В былые времена смысл жизни был известен. Тогда люди знали самое главное – они знали конечную цель их пути, знали, в каком последнем приюте приуготовлено для них вечное ложе покоя. Но когда благодаря Науке было отнято у них стихийное знание чувств, одни возликовали, вообразив, что с них упало все лишнее, а другие предались отчаянию. Им почудилось, что на них взвалили еще одну, новую тяжесть, и эта тяжесть показалась им невыносимее всех остальных. Эта тяжесть – сомнение.
Вот из какого ощущения возникла целая литература – скорби, протеста и проклятья, обращенного к безмолвному Богу. Но за бурными воплями вопросов наступило временное затишье – появилась литература печали и скорби. Протесты были признаны бесполезными, а проклятия гибельными. Умудренное бесплодными битвами, человечество постепенно покоряется необходимости ничего не знать, ничего не бояться, ни на что не надеяться – разве только на самое отдаленное!
Где-то среди туманов – остров. На острове – замок. В замке – большой зал, освещенный маленькой лампой. В зале – люди, которые ждут. Ждут – чего? Они не знают. Они ждут, что вот придут и постучатся к ним в дверь. Ждут, что потухнет лампа. Ждут Страха. Ждут Смерти. Они изредка произносят слова. Да, они роняют слова, на мгновение нарушающие тишину. Но не докончив фразы, остановив свой жест, они опять прислушиваются. Они слушают, ждут. Придет, или не придет? Придет! Она приходит всегда! Уже поздно. Быть может, она придет лишь завтра! И люди, собравшиеся в большом зале, освещенном маленькой лампой, улыбаются. Они надеются. И вот, наконец, раздается стук. Это все. Это – целая жизнь. Это – вся жизнь.
Маленькие, прелестно-ирреальные драмы Метерлинка отличаются глубокой естественностью и правдивостью. Его герои, похожие на видения, полны жизни. Они похожи на те шары, которые, будучи заряжены электричеством, выбрасывают лучи при одном прикосновении шпильки. Это не отвлечения – это синтезы. Действующие лица его драм – это отдельные состояния одной человеческой души, или, вернее, отдельные состояния коллективной души всего человечества. Это миги, минуты, которые могли бы стать вечными: они реальны именно потому, что ирреальны.

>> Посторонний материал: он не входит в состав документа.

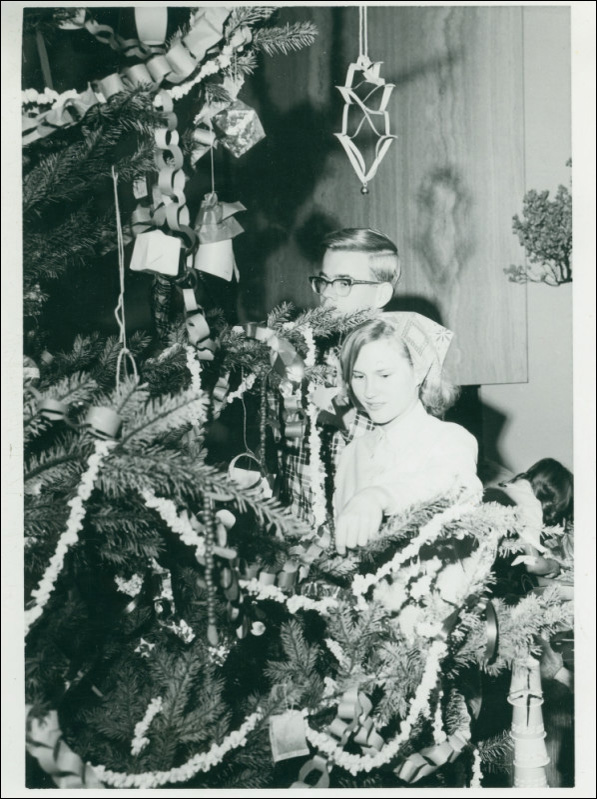 Harvey Mudd College students celebrate Christmas, circa 1966. Courtesy of the Claremont Colleges Photo Archive, Honnold/Mudd Library.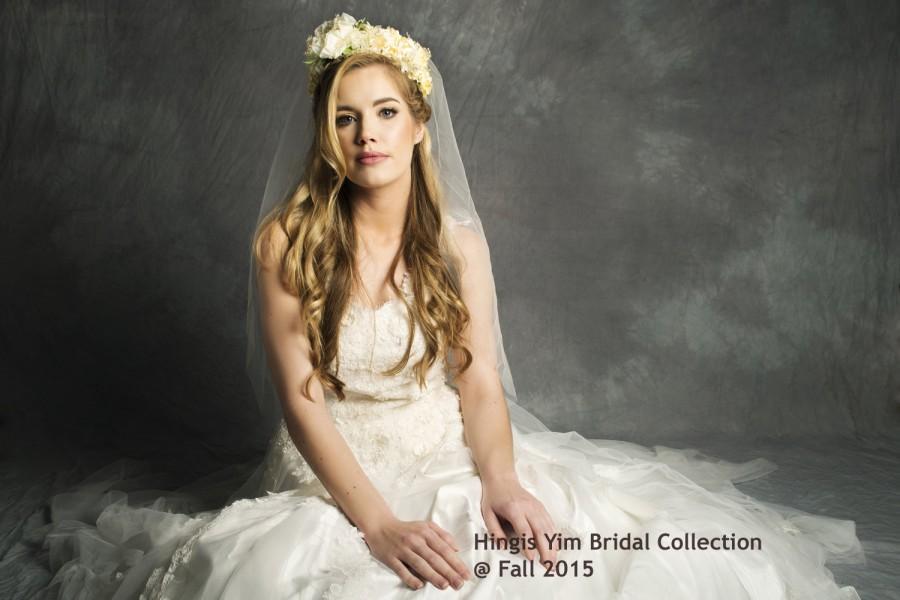 زفاف - Ivory Bridal Wedding Chapel 1Tier / Single layer soft tulle veil with Ivory & Champagne Floral Crown Tiara / Head band for sale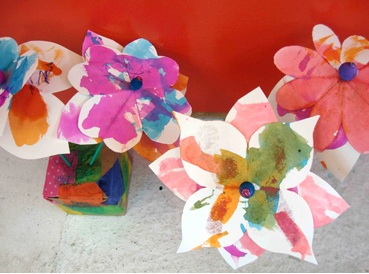 Small Hands Big Art paper craft paper flowers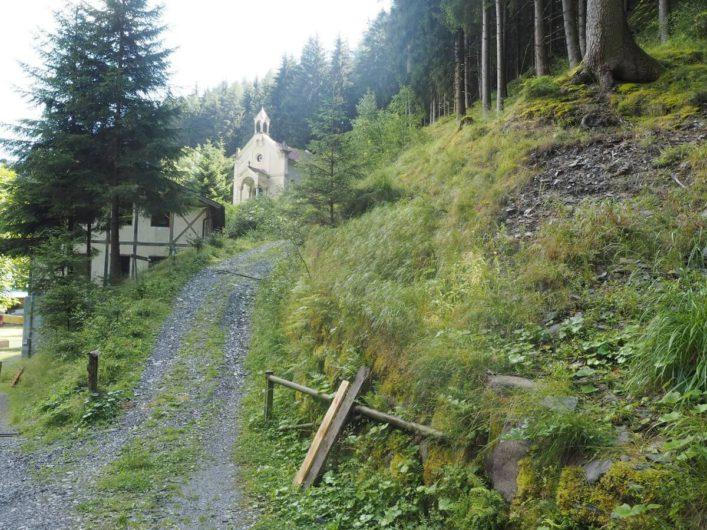 Blick auf die verlassenen Badhäuser in Bad Froy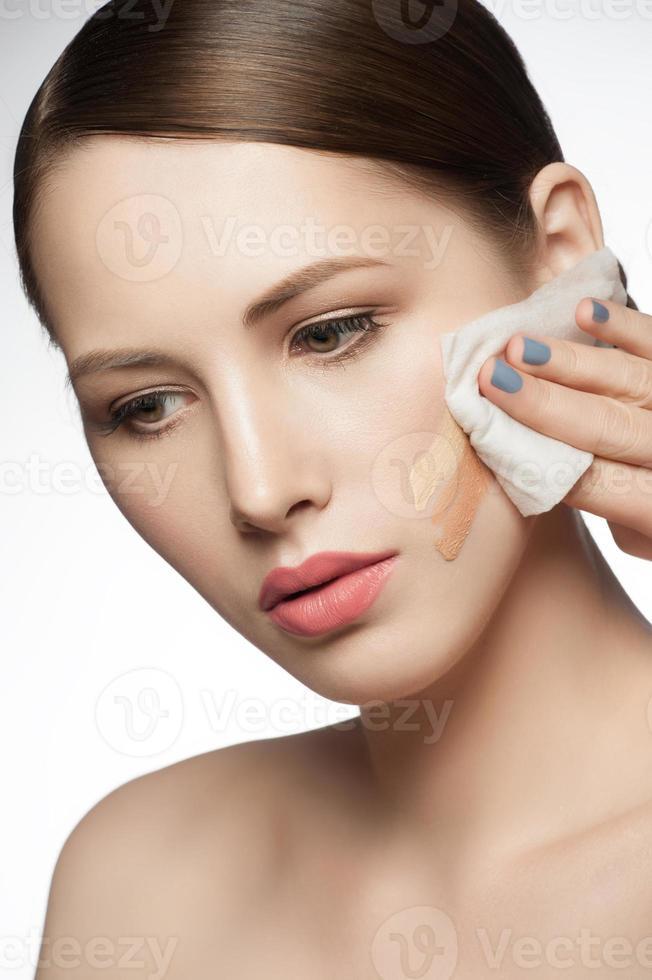 kvinna rengör ansiktet foto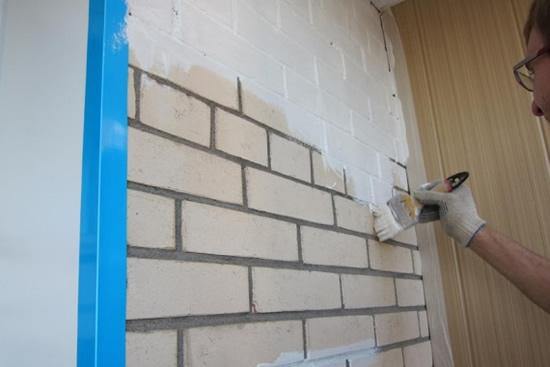 как покрасить кирпичные стены фото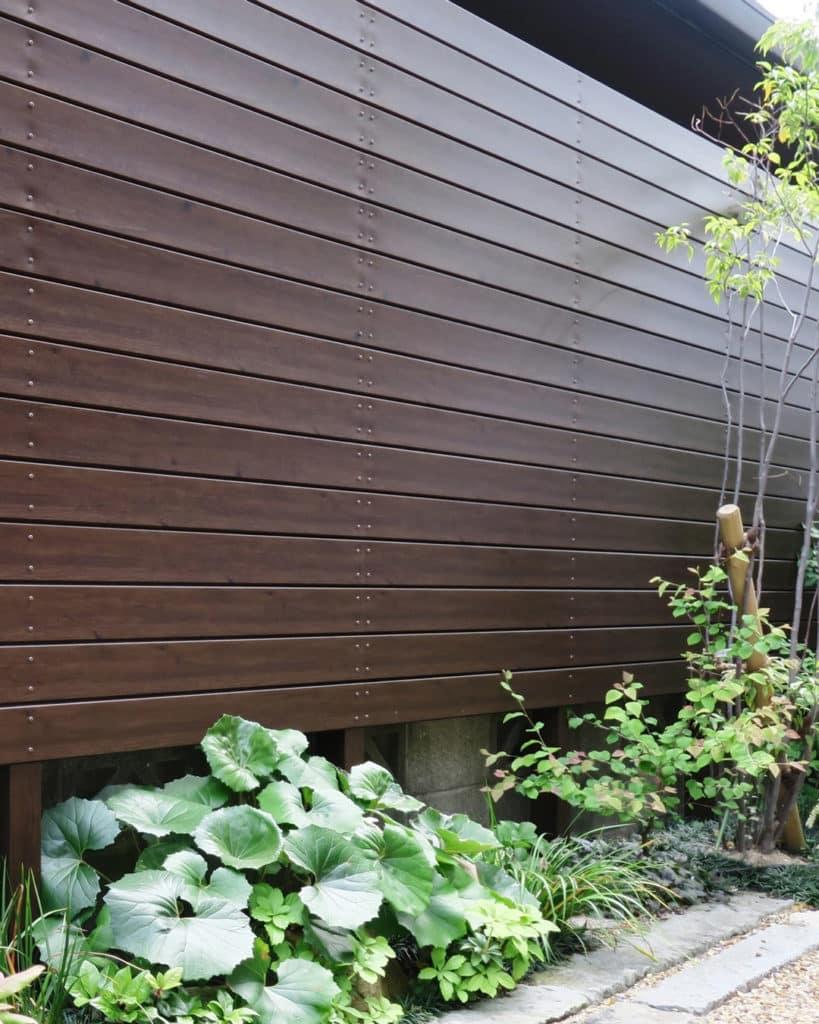Sichtschutz aus Aluminium in Holzoptik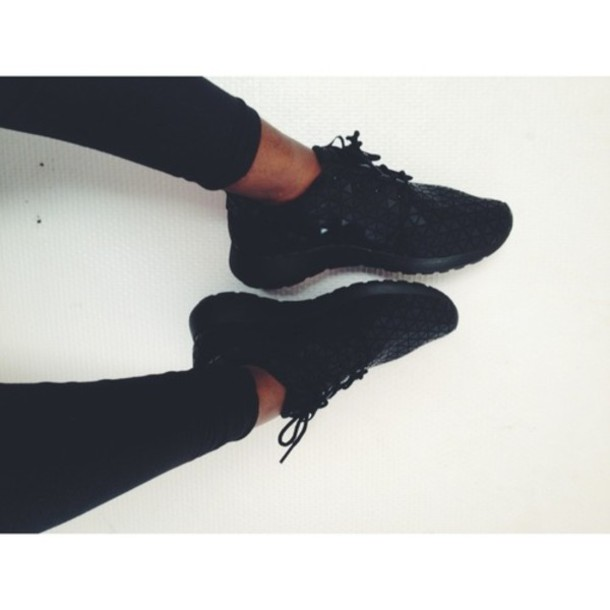 shoes black nike roshe run nike running shoes trainers clothes fashion workout nike running shoes clothes to homme blogger dress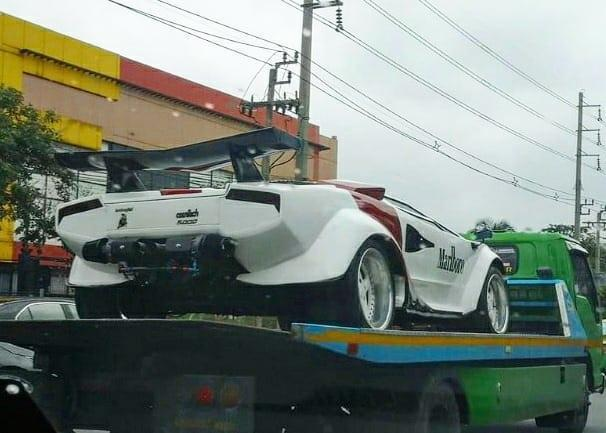 Lamborghini Countach Replica trailer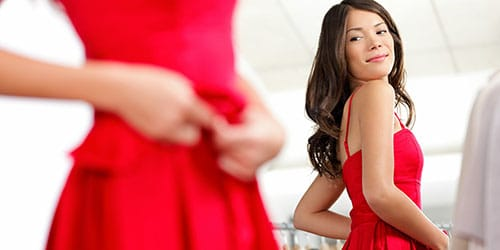 примерять новое красное платье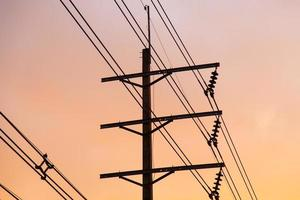 poteaux et fils électriques photo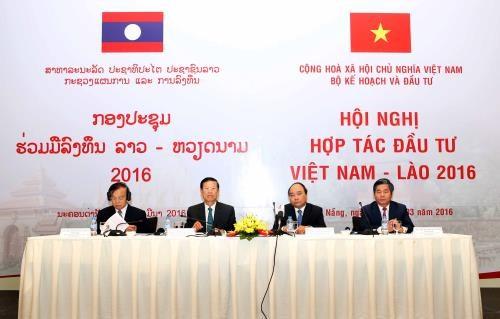 Conference sur la cooperation Vietnam-Laos dans l'investissement hinh anh 1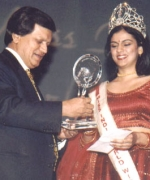 Plaque presentation, Ashok Trivedi presenting a plaque and prize money to the outgoing queen Ritu Upadhyay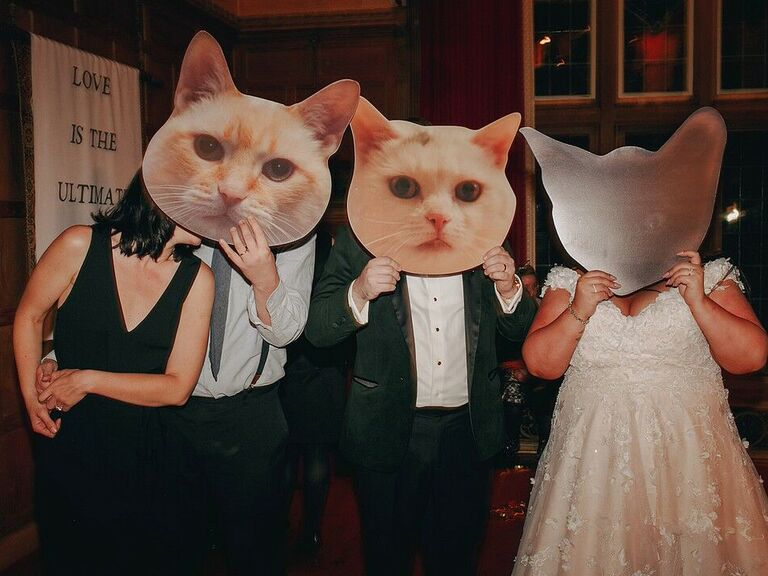friends themed wedding smelly cat photo booth props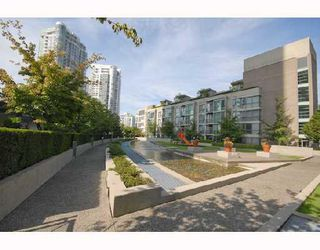 "Photo 9: 1202 1008 CAMBIE Street in Vancouver: Downtown VW Condo for sale in ""THE WATERWORKS"" (Vancouver West)  : MLS®# V737264"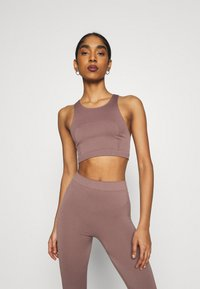 Weekday - CILLI SEAMLESS  - Débardeur - brown plum - 0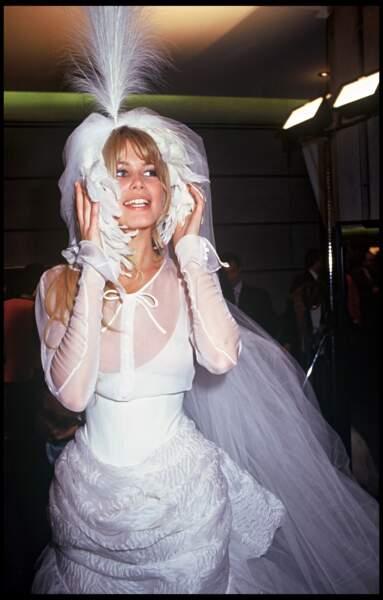 En cette même année, Claudia Schiffer défile pour Chanel à Paris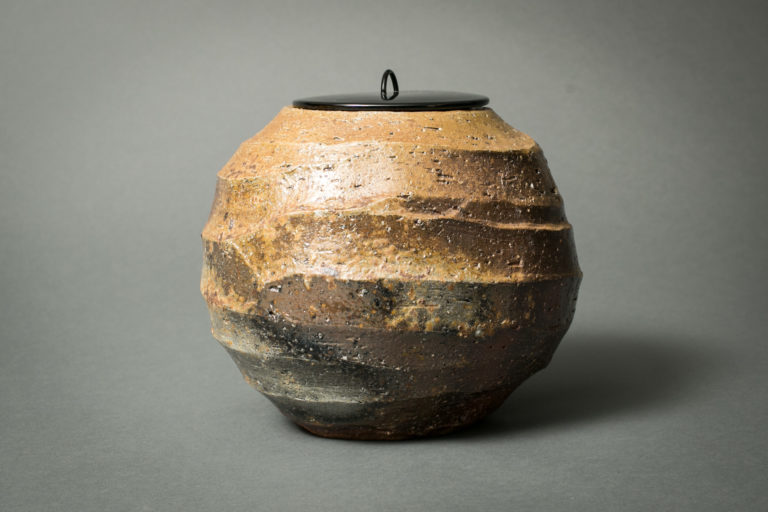 Japanese Antique Bizen Mizusashi with Lacquer Lid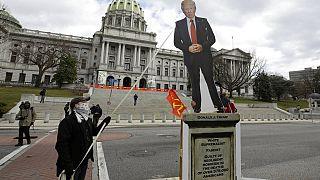 Διαδηλώτρια ρίχνει ομοίωμα του Ντόναλτ Τραμπ στην Πενσυλβάνια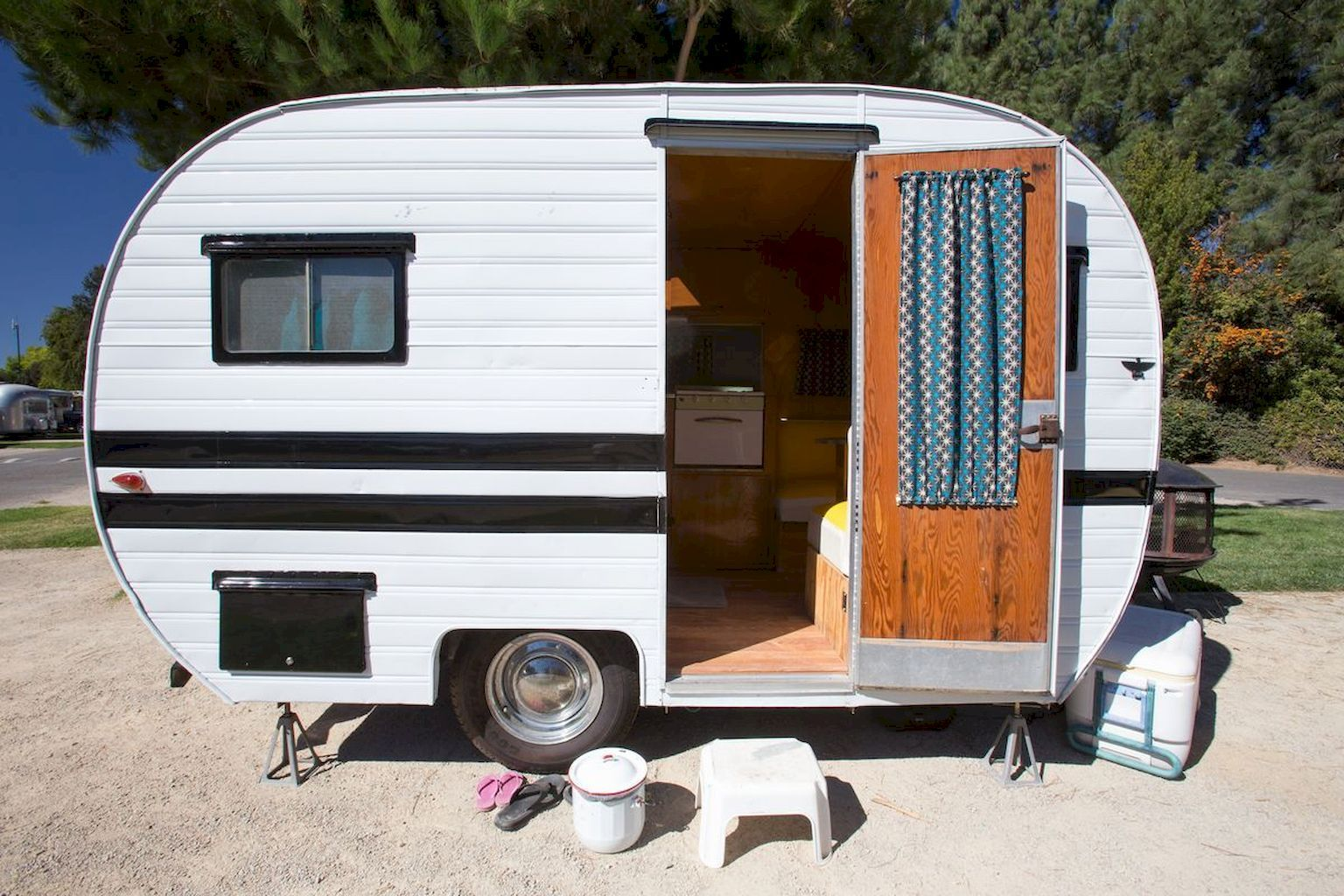 Old Camper Remodel Ideas That Must You Know Home to Z ...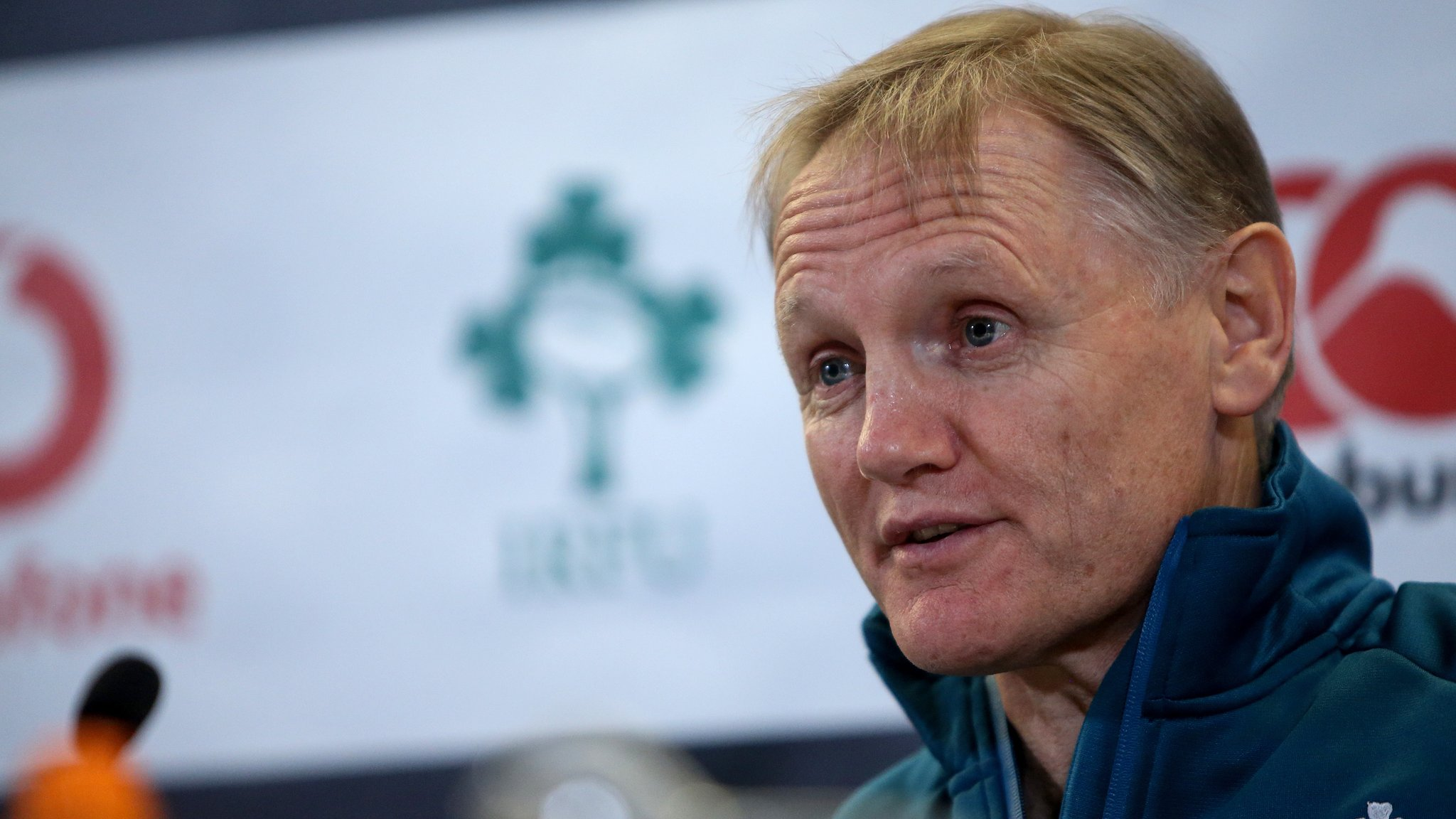 Ireland coach Schmidt laughs off Hansen claim Irish are World Cup favourites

История литературы уже знает примеры такого рода искусства. Со времени «Roman de la Rose» беллетристы с религиозным направлением мысли стали вводить в свои неуклюже претенциозные творения символы и абстракции. «Le Voyage d'un Homme Chrétien» Бюниана, «Le Voyage spirituel» испанца Палафокса, «Le Palais de l'Amour divin» анонима – за всеми этими произведениями нельзя отрицать известного значения. Но в них все слишком ясно, действующие лица этих романов выступают под слишком прозрачными именными значками. Можно ли себе представить какой-нибудь свободный театр, на котором была бы поставлена драма с такими героями, как Сердце, Ненависть, Радость, Гнев, Молчание, Забота, Вздох, Боязнь и Невинность. Время для подобных забав уже прошло, или, может быть, еще не вернулось. И вместо того, чтобы перечитывать «Le Palais de l'Amour divin», прочтите «Смерть Тентажиля», ибо только от новых произведений мы можем требовать эстетического наслаждения, одновременно и совершенного, и захватывающего, и мучительного. Метерлинк притягивает и увлекает, он опутывает нас, как осьминог, мягким шелком волос уснувших принцесс, среди которых забылся тревожным сном ребенок, «печальный, как молодой король». Он захватывает и уносит нас в глубокие бездны, где в бурном водовороте «кружится разлагающийся труп ягненка Аладина», и еще дальше – в туманные, безгрешно-чистые страны, где влюбленные говорят друг другу такие слова: «Как строго и серьезно ты целуешь меня»... «Не закрывай своих глаз, когда я так целую тебя. Я хочу видеть поцелуи, которые дрожат в твоем сердце, и благодатную нежность, которая поднимается со дна твоей души. У нас не будет больше таких поцелуев»... «Всегда, всегда»... «Нет, нет, два раза нельзя целовать в объятьях смерти». При таких словах, при таких прекрасных вздохах, замирает всякое возражение. Невольно умолкаешь, почувствовав, что можно выражать любовь словами. Да, это поистине новая форма любви. Индивидуальность Метерлинка необыкновенная. Не изменяя себе, он умеет извлекать звуки даже из одной струны. Но эта струна сплетена у него из нитей конопли, им самим посеянной и взращенной. Он сам мочил и трепал эту коноплю, и струна поет под его изнемогающими пальцами, грустная, несравненная и нежная.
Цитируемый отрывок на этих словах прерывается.